What is needed:
Write the next part of the review of Emma Pollock's album In Search Of Harperfield, beginning after its final sentence.

Text under study:
It’s been five years since we last heard from Emma Pollock, and it’s clear from the outset that In Search Of Harperfield is something of a labour of love. Her third album since her former band The Delgados split over ten years ago, the title comes from the name of the first house that her parents bought together, and it was inspired by the deaths of both her mother and grandmother, estranged for most of their lives, but who died within seven hours of each other last year.
Inevitably, there are feelings of sadness and regret all over this album, but it’s not necessarily a depressing listen. Pollock has always shown, both with The Delgados and in her solo career, a uncanny knack for a pop hook, and there are plenty of impressive and unusual arrangements on display throughout In Search Of Harperfield.
Parks And Recreation employs some unusual time signatures and lots of handclaps to produce a lovely, left-field pop gem, and opening track Cannot Keep A Secret nicely balances light and shade, the portentous, piano-led verses making an attractive contrast to the moment when the chorus bursts into life, letting in some light.

Information supplied:
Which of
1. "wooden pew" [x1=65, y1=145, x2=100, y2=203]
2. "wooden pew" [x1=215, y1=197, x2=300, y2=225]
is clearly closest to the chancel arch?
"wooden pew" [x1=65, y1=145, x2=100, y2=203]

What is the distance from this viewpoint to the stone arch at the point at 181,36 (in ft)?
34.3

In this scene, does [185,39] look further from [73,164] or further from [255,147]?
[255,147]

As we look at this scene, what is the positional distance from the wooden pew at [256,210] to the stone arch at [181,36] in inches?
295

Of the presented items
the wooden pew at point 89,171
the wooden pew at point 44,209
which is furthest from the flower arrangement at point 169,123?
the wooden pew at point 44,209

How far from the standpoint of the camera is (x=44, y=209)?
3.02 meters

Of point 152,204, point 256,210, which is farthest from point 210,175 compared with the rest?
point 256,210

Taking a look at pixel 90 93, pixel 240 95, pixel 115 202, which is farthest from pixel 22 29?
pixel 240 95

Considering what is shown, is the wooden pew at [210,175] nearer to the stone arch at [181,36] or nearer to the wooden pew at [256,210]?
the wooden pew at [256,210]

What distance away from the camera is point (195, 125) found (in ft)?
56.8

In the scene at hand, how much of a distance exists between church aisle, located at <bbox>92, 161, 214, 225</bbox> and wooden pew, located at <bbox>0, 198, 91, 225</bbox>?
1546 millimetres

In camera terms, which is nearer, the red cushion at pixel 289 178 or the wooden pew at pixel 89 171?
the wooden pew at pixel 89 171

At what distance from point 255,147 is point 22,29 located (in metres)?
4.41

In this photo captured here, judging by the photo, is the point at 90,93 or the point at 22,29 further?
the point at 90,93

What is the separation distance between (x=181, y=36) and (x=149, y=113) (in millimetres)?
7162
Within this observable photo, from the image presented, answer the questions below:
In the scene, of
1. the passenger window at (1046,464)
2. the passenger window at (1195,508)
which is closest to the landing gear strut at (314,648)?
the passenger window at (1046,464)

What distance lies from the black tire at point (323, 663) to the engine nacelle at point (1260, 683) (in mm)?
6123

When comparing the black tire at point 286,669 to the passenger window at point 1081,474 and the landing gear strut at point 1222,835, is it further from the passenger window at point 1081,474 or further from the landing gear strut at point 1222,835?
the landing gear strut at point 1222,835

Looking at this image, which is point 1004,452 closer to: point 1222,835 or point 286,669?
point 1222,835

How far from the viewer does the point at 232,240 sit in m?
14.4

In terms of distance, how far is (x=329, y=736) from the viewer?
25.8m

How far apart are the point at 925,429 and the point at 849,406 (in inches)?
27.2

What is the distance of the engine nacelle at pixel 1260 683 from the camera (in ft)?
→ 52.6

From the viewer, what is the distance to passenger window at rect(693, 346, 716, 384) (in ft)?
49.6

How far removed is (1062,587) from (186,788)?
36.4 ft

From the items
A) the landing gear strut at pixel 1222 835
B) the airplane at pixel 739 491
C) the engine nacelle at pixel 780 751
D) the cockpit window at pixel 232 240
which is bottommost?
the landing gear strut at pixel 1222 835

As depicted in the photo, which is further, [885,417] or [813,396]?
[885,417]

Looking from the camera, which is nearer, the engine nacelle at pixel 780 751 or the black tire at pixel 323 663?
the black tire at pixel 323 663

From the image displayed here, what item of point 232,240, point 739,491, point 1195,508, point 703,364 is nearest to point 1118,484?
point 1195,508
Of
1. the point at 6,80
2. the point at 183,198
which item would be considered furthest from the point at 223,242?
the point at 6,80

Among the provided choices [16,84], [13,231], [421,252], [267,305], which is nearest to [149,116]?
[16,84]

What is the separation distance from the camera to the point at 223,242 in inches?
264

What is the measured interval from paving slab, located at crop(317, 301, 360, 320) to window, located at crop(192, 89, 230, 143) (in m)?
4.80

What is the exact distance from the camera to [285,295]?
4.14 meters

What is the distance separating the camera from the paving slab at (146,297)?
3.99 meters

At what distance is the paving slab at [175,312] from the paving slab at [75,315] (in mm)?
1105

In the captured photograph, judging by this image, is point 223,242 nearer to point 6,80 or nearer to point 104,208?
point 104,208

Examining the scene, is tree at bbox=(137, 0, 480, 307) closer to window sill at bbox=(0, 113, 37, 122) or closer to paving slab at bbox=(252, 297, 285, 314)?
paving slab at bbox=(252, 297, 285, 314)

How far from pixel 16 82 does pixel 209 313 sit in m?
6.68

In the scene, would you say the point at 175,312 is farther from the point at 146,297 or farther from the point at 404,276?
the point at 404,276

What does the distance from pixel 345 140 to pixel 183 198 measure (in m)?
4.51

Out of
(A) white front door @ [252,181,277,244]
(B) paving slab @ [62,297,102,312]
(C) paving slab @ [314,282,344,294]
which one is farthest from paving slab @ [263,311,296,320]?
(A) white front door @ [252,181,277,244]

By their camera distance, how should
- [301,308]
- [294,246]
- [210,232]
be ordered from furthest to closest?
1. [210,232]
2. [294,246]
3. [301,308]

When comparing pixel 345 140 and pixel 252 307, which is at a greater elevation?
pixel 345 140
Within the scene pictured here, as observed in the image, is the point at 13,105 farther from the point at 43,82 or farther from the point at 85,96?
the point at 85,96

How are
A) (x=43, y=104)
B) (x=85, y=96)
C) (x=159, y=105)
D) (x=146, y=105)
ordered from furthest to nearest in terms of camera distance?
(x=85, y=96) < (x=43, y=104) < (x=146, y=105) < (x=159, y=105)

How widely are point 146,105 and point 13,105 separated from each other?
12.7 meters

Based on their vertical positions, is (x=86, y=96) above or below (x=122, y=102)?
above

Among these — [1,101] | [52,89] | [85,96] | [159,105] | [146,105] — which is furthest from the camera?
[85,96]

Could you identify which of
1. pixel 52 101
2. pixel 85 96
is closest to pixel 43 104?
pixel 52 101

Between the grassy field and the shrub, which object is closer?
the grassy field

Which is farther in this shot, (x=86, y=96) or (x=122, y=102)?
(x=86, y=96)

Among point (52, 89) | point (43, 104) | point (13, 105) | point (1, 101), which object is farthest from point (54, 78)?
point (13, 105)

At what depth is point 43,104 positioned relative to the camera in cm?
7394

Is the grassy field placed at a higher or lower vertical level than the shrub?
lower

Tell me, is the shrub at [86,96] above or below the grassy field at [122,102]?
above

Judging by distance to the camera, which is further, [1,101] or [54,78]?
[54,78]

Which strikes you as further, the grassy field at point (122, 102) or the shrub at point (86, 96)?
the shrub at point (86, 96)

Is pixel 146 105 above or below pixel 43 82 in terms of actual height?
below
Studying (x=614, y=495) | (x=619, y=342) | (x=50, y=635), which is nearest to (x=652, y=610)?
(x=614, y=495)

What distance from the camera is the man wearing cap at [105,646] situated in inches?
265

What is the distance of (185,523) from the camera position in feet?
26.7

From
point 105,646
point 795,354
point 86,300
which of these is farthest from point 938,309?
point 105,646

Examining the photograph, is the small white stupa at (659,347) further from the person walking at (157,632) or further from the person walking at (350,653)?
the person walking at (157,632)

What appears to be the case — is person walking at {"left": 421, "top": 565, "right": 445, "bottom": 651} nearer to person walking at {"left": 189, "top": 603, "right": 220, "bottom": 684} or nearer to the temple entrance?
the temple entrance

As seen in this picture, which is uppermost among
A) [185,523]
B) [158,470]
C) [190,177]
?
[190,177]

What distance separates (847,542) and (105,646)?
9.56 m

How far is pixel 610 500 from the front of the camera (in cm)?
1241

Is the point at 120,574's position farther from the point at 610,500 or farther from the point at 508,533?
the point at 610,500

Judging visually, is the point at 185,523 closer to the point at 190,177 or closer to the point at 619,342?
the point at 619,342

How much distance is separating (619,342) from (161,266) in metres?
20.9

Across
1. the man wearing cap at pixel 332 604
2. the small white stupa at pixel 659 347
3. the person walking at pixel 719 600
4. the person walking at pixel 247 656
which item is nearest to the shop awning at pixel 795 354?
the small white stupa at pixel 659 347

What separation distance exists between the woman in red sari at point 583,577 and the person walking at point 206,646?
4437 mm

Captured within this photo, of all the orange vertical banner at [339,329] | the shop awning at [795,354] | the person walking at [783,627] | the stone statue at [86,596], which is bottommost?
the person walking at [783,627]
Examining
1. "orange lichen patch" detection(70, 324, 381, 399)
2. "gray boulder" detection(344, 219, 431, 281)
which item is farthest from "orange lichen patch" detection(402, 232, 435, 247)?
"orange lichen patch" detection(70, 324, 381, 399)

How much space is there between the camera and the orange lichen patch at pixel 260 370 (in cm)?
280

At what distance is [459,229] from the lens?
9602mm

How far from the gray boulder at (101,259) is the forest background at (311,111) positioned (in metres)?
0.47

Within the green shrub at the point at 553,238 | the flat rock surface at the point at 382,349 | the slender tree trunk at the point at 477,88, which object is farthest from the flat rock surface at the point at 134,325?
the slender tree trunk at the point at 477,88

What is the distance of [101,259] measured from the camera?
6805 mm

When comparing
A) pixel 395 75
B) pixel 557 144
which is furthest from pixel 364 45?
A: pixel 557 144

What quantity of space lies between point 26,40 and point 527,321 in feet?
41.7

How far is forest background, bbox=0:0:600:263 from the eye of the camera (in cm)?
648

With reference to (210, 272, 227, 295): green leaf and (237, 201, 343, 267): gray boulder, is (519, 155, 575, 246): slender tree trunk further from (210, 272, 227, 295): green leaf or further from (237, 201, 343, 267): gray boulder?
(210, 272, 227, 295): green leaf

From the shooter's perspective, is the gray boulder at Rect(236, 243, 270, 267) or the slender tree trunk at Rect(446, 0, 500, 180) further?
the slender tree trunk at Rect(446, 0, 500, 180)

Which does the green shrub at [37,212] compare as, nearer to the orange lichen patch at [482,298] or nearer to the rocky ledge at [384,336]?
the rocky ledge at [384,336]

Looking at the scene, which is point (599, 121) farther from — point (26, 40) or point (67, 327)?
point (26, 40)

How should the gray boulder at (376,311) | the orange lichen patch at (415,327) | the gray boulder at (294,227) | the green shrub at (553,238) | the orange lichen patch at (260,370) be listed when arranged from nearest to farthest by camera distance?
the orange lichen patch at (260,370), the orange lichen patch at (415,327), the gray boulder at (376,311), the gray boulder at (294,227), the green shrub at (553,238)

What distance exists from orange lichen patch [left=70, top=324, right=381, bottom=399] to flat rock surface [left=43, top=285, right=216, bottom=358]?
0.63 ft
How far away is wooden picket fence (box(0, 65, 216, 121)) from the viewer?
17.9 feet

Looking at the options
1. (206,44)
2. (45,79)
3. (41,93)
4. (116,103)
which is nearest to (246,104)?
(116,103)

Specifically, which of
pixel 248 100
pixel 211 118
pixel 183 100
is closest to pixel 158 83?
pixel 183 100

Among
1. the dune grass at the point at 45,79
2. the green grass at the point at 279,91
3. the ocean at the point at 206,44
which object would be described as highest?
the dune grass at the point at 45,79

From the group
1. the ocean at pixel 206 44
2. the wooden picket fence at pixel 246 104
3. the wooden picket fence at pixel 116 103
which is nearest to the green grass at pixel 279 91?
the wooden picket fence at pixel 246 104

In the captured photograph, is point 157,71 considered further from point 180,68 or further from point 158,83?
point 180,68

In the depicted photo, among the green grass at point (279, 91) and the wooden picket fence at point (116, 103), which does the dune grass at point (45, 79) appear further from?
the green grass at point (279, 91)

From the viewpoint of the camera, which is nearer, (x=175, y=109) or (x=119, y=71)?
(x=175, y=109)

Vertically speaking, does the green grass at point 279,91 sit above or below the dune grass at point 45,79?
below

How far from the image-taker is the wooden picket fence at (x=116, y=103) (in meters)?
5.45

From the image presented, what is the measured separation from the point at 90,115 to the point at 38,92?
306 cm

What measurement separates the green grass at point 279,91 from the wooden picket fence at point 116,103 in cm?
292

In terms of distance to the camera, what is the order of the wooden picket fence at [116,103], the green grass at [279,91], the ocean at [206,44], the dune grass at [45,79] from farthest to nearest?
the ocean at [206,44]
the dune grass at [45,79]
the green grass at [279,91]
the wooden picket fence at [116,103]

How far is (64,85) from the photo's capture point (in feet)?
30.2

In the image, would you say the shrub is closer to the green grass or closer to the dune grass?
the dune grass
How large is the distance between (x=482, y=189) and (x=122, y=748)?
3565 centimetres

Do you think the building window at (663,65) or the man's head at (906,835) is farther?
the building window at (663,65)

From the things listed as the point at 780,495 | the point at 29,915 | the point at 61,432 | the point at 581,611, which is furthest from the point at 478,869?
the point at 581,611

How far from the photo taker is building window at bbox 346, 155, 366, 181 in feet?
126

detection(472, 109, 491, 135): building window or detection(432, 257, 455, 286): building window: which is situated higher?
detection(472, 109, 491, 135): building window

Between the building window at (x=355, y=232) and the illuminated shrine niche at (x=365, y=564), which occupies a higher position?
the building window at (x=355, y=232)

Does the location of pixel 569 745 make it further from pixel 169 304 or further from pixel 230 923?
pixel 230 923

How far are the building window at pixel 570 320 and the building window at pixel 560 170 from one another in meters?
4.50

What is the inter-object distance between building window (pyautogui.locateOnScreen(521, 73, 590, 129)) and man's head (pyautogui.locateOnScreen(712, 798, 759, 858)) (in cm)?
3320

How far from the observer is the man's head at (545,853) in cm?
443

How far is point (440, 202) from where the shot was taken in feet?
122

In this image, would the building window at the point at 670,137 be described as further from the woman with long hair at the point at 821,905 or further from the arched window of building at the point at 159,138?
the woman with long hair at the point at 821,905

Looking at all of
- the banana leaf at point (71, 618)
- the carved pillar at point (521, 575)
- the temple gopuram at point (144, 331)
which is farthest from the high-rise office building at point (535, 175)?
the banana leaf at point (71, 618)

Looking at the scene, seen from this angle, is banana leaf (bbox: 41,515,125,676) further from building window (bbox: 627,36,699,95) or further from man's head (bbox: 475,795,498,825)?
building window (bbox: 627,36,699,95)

Answer to the exercise:
Then there’s the starkly beautiful Intermission, which simply features Pollock singing over a string section. One of the darkest moments, it describes a succession of hospital visits to a terminally ill family member, Pollock’s voice soaring with emotion on lines like “We push in the years ‘cos we want to hang on”. On the other end of the spectrum are the rollicking, bouncy Vacant Stare and the ’60s influenced sunny pop of Don’t Make Me Wait.
In Search Of Harperfield is very much an album of two halves: while the first is full of these imaginative, unusual pop songs, the second half takes a more reflective tone. Although the energy levels drop, this doesn’t affect the interest levels, and there’s still some lovely stuff to be found in the closing tracks: Dark Skies is reminiscent of mid-period Suzanne Vega, while the closer is just stunning, a piano-led lament which sees Pollock writing to a succession of, as the title suggests, Old Ghosts.
Admittedly, some of the songs on the second half of the album drag a bit – Monster In The Pack and In The Company Of The Damned seem a bit directionless at times, especially when compared to the sparkle that surrounds them. But Pollock never lets the darkness that inspired these songs overwhelm her. Although most of these songs are about loss, the illness of a parent and estrangement, there’s a cathartic feel to much of the album.
It’s that catharsis that makes In Search Of Harperfield such a success – it’s intense and often bleak, but never a chore to listen to. It probably won’t break her out of the cult status in which she’s often resided, but for those who seek it out, it will prove an immensely rewarding listen.